「豆をこうやって洗って……」
「それから、こういうふうに煮て……」
「そして、火を止めて10分ほど蒸らす」
「それから、こうやって渋切りをして……」
「次はたっぷりの水でヒタヒタと煮る」
「沸騰したらコトコト煮て、水が減ったら注ぎ足してヒタヒタ煮る……」
「いい感じになってきたら、指の腹で豆を潰して状態を確認する」
「アチッ!」
 アントニオの悲鳴が聞こえたと思ったら、すぐに水道水で指を冷やし始めた。
「ごめんなさい。これを先に言えばよかった」
 謝ってから続きを読み上げた。
「その時に火傷をしないように気をつける。指を水につけてからマメを潰すとよい」
 もう~、というような表情でアントニオに睨まれたが、それは一瞬のことで、すぐに自嘲気味に笑った。
「俺としたことが……」
 バツが悪そうだった。なにしろルチオが傍にいるのだ。初歩的なミスが恥ずかしかったに違いない。
 弦も決まりが悪かったが、頭を下げて仕切り直しをしてから先を続けた。
「いい感じに煮えたら火を止めて蓋をする」
「30分ほど蒸らすと均一にふっくらとしてくる」
「これで良しと判断出来たら煮汁を捨てる」
「次はあんこを練る工程」
 アントニオが新しい鍋を用意したのを見て弦が続けた。
「水を入れてから砂糖を溶かす」
「半分ほど溶けたら豆を入れて火にかけて練る」
「10分くらい練ると丁度良いくらいに出来上がる」
「それを別の容器に移して粗熱を取る」
「保存する場合はラップをする」

 すべての工程が終わってあんが出来上がると、アントニオがスプーンですくって口に入れた。その途端、満足そうな表情になり、別のスプーンですくったあんをルチオに渡すと、彼の表情も一気に緩んだ。OKが出たようだ。たまらなくなって弦もスプーンですくって口に入れたが、思いの外おいしかったので、アントニオに向かって大きく頷いて太鼓判を押した。

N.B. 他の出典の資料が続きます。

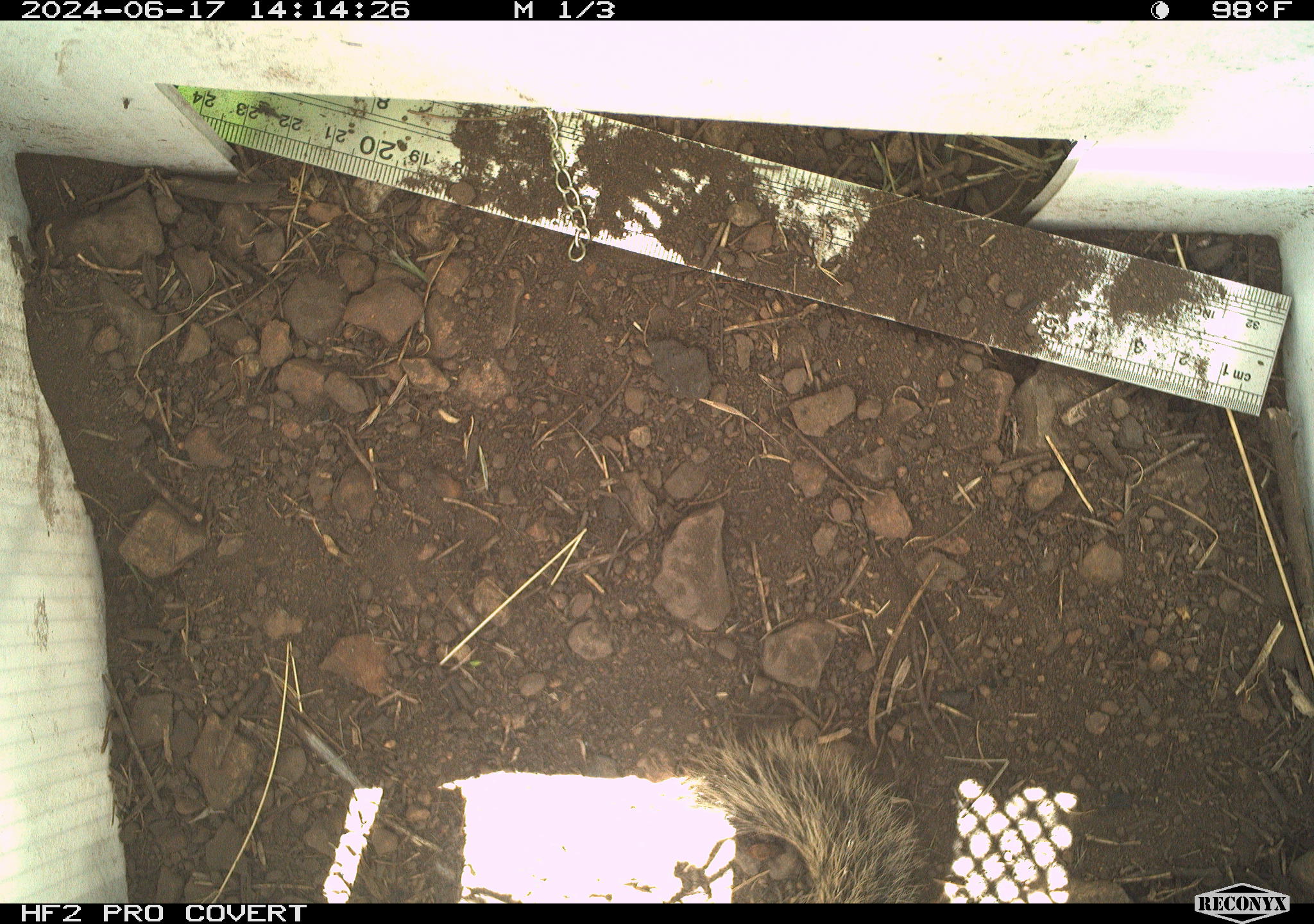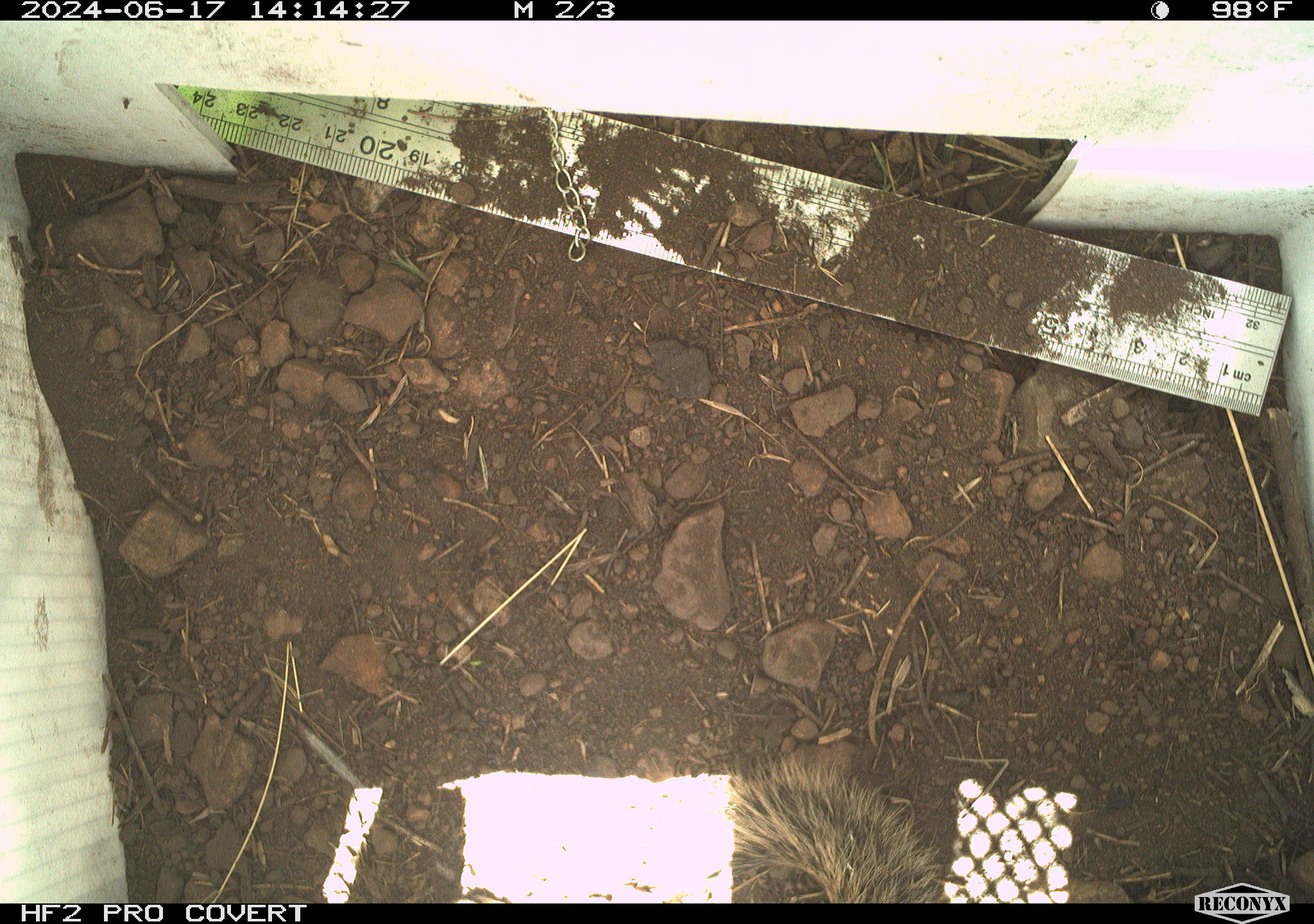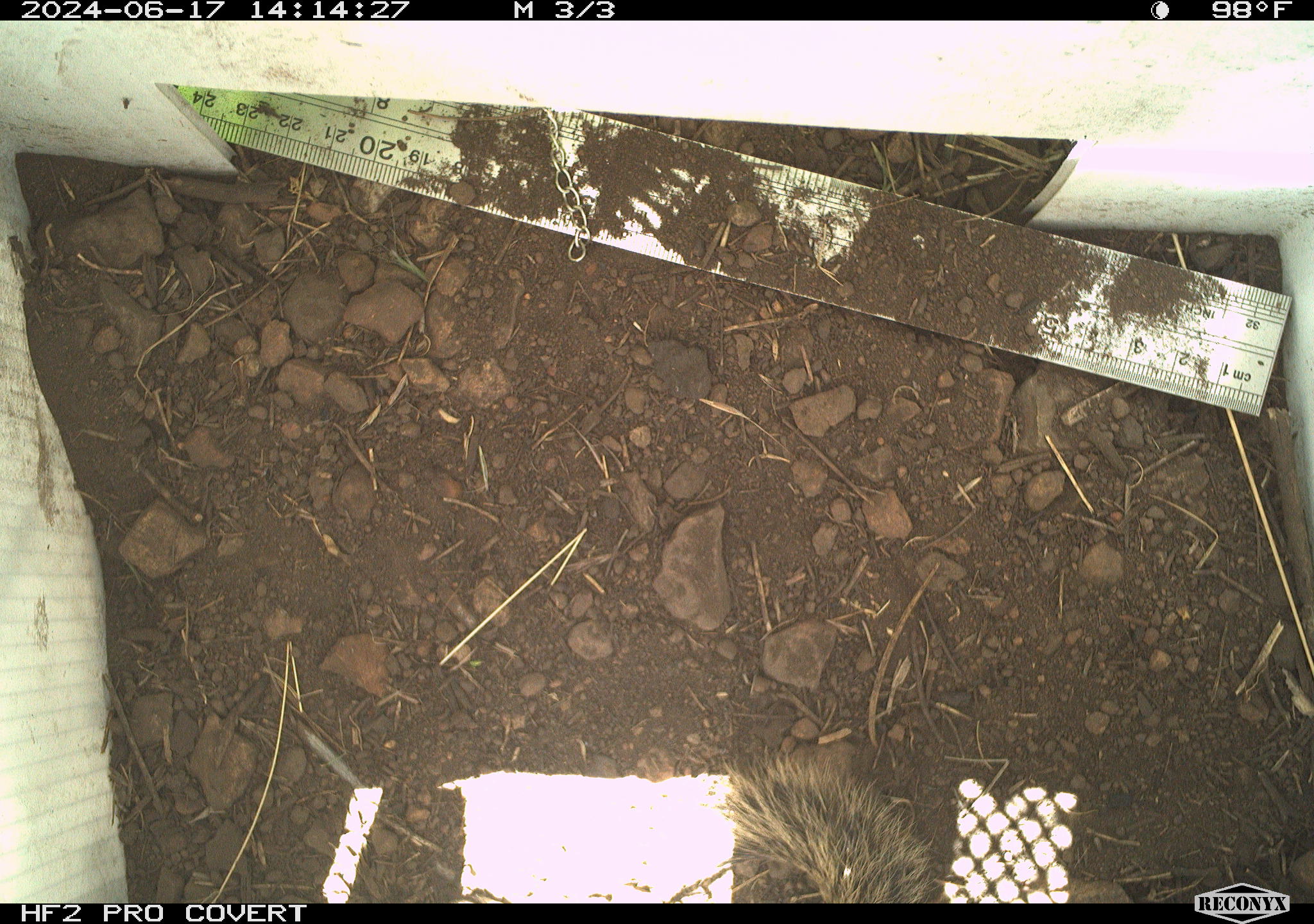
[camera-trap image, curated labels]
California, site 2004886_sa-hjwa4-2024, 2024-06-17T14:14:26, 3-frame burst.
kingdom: Animalia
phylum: Chordata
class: Mammalia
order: Rodentia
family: Sciuridae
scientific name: Sciuridae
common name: squirrels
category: sciuridae family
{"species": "sciuridae family (squirrels) (Sciuridae)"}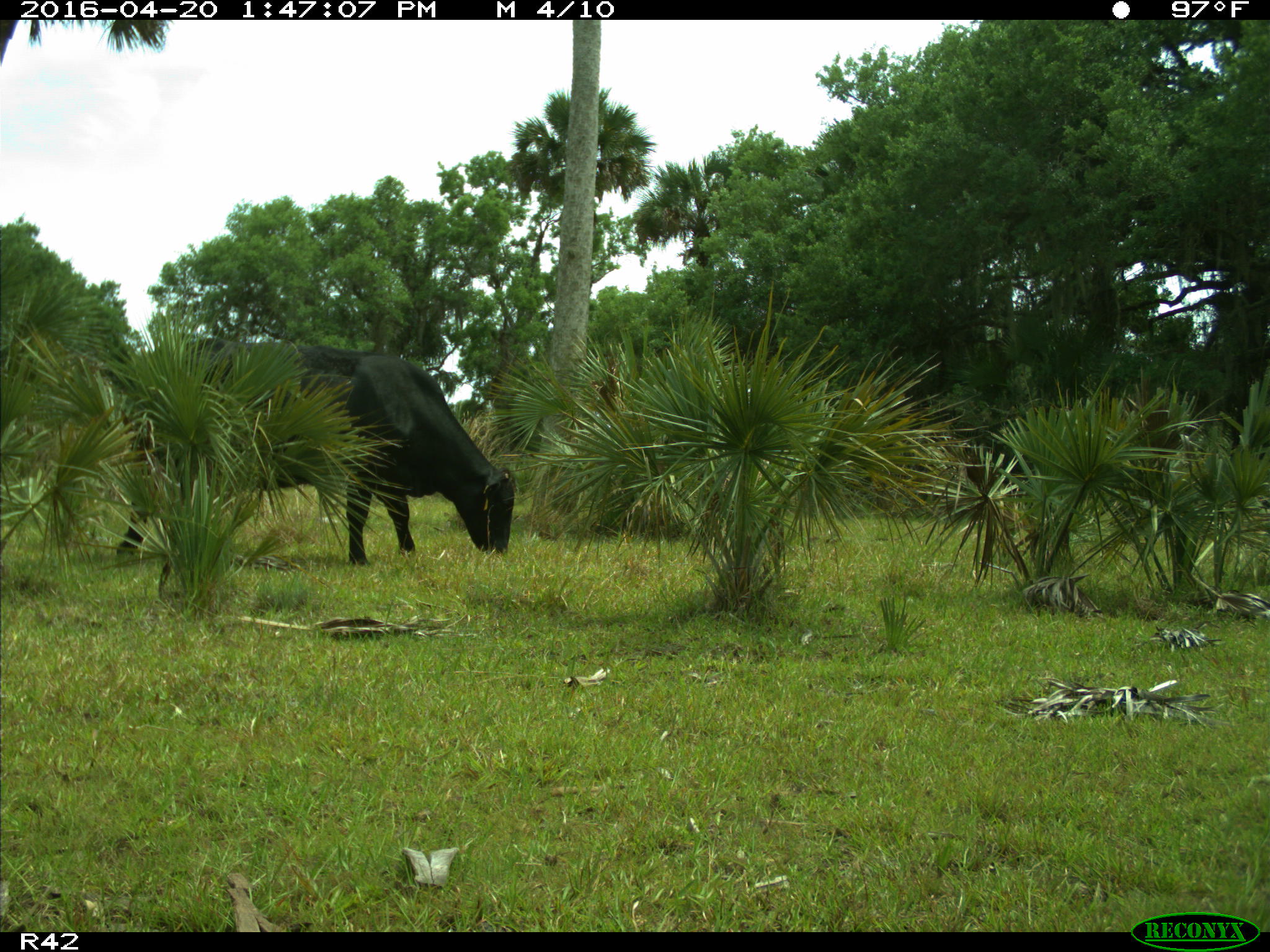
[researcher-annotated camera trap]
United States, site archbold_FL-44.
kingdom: Animalia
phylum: Chordata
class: Mammalia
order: Artiodactyla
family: Bovidae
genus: Bos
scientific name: Bos taurus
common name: domestic cow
Bos taurus (domestic cow).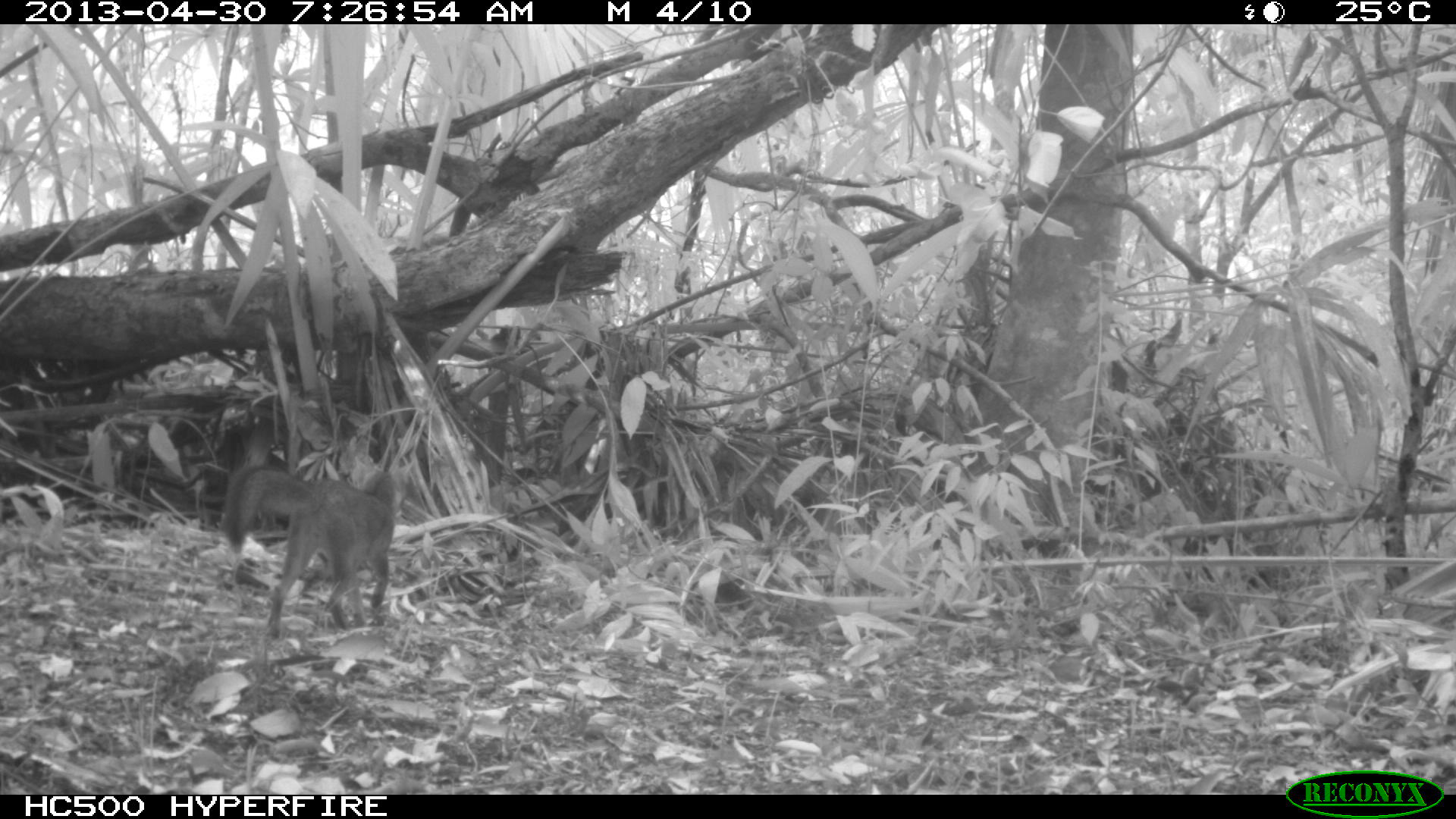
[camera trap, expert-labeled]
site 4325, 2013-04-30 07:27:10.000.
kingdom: Animalia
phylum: Chordata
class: Mammalia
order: Carnivora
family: Canidae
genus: Urocyon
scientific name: Urocyon cinereoargenteus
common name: gray fox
Urocyon cinereoargenteus (gray fox), count 1.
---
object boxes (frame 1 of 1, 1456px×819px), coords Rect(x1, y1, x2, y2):
urocyon cinereoargenteus: Rect(219, 462, 402, 638)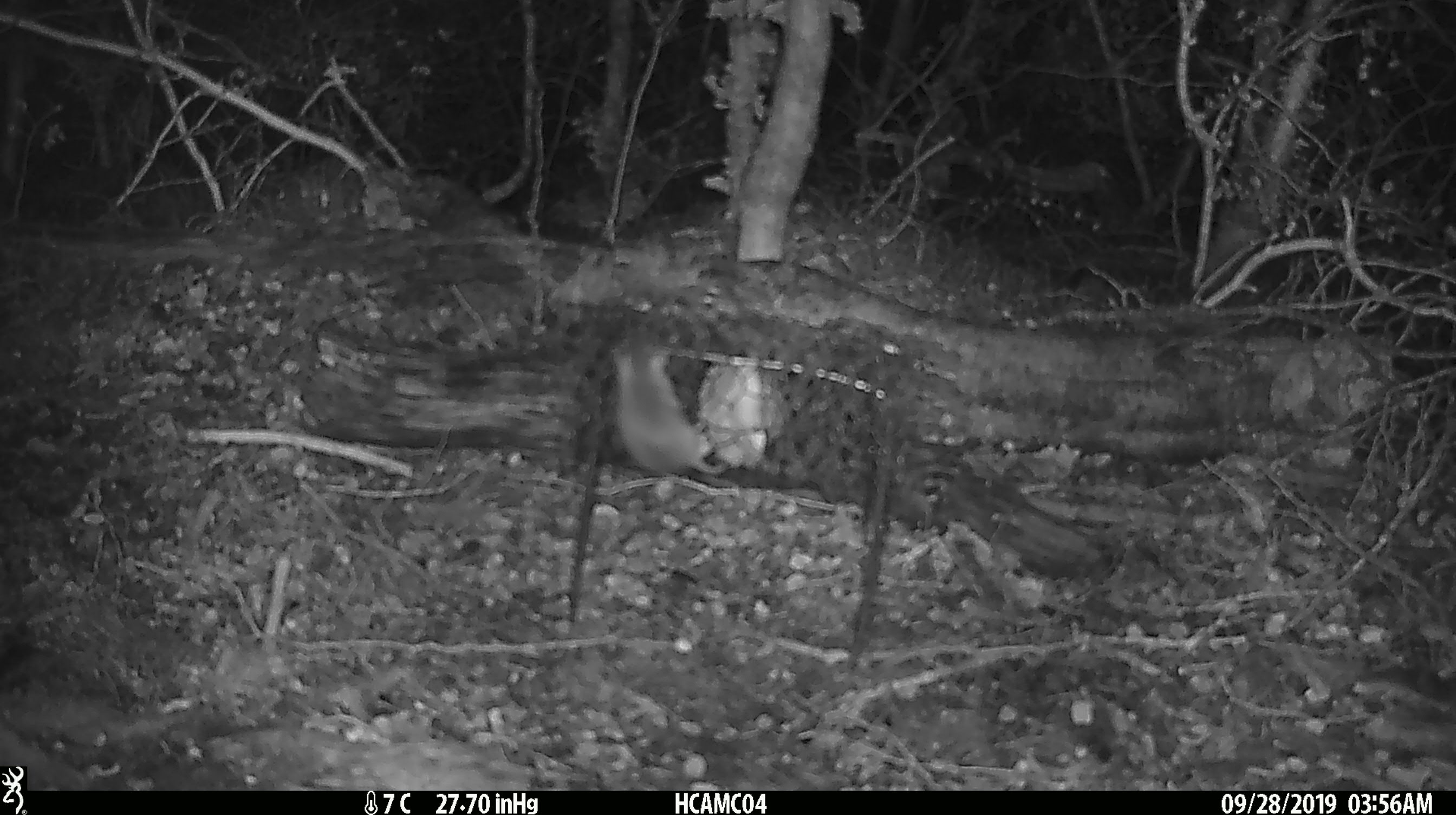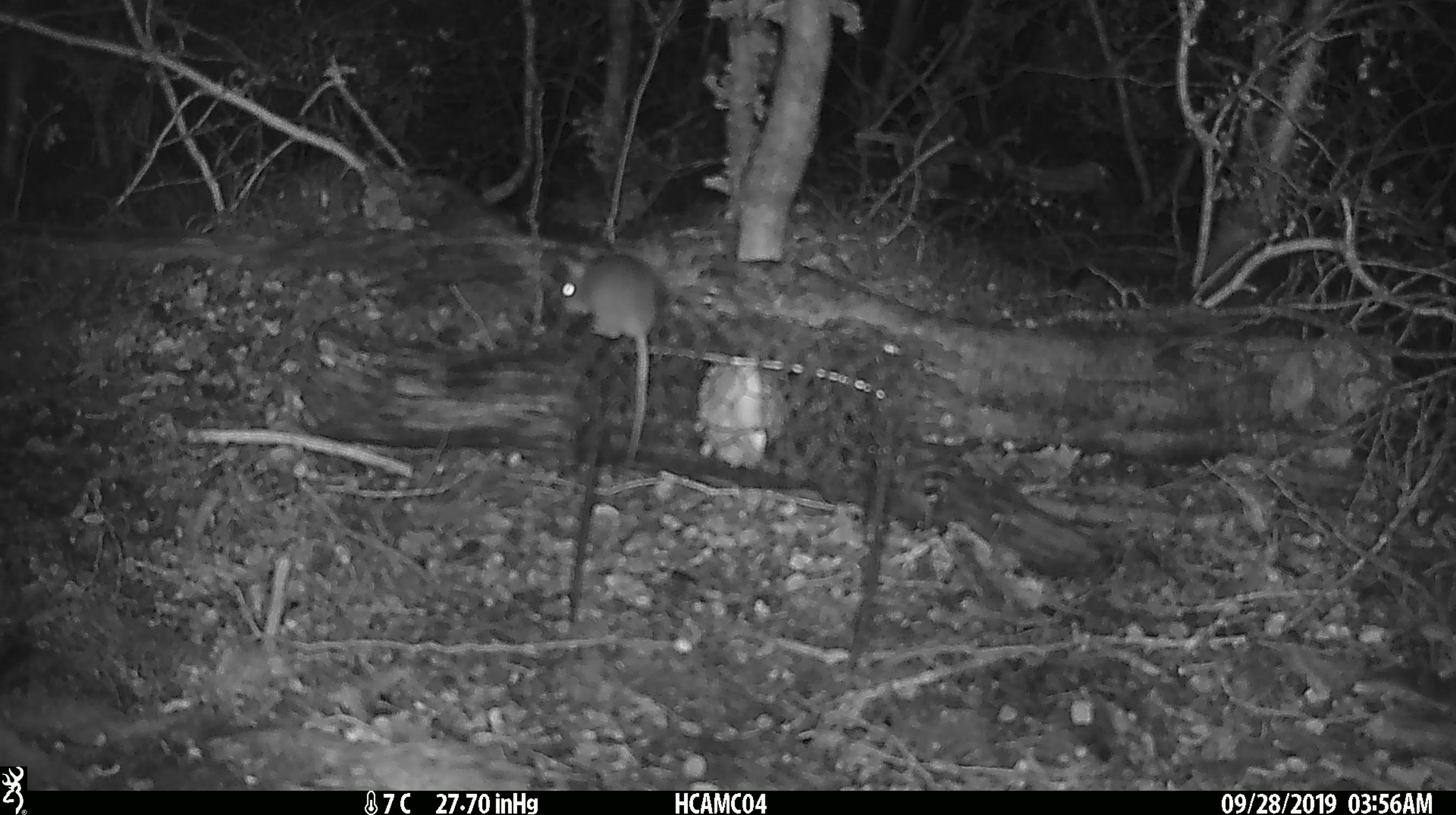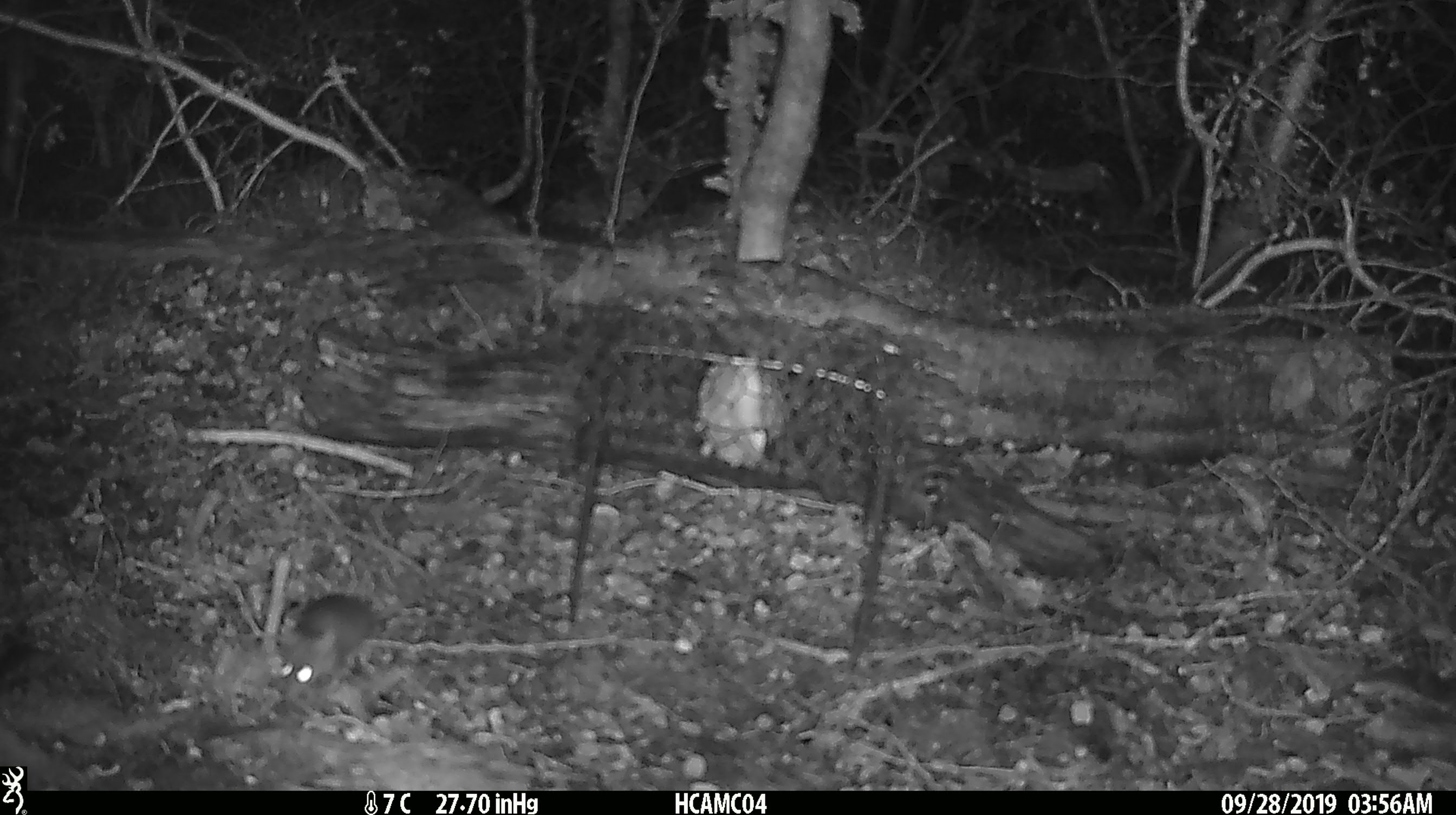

 あとは成型して焼き上げるだけになった。これはベテランのパン職人であるアントニオが完璧にやり遂げ、焼きたてのものを試食した3人に笑みが浮かんだ。それは日本のものと変わらないあんパンが出来上がった瞬間だった。しかしそれで終わりではなかった。
「これからも手伝ってくれないかな」
「えっ、何をですか?」
 あんパン作りに長時間付き合った弦はへとへとになっていて、これ以上何かをするのは無理だった。しかし、彼の依頼は今日のことではなく、これからのことだった。
「日本のパンをレパートリーに加えたいからユズルに手伝って欲しいんだ」
 今日のように日本語で書かれたレシピを教えて欲しいのだという。
「でも……」
 パンの作り方を教えてくださいとは言ったものの、バイト探しを優先しなければならない弦は簡単にイエスとは言えなかった。
「ダメかな?」
 アントニオが覗き込むように弦に顔を近づけた。
「そうですね~」
 考えるような振りをしてアントニオから視線を外すと、ルチオと目が合った。
「手伝ってもらえると私も嬉しんだけどね」
 ルチオの包み込むような笑みが弦を覆った。
「そうですね~」
 ルチオから視線を外すと、アントニオと目が合った。
「バイト料を弾むから」
「バイト?」
 思わず素っ頓狂な声が出た。単なる手伝いではないことに気づいて驚いたからだ。しかしそれを悟られてはならずとすぐに表情を引き締めた。そして「少し考えさせてください」と心内を隠すように努めて冷静な声を出したが、「いい返事を待ってるよ」とアントニオとルチオが期待のこもった声を同時に返してきた。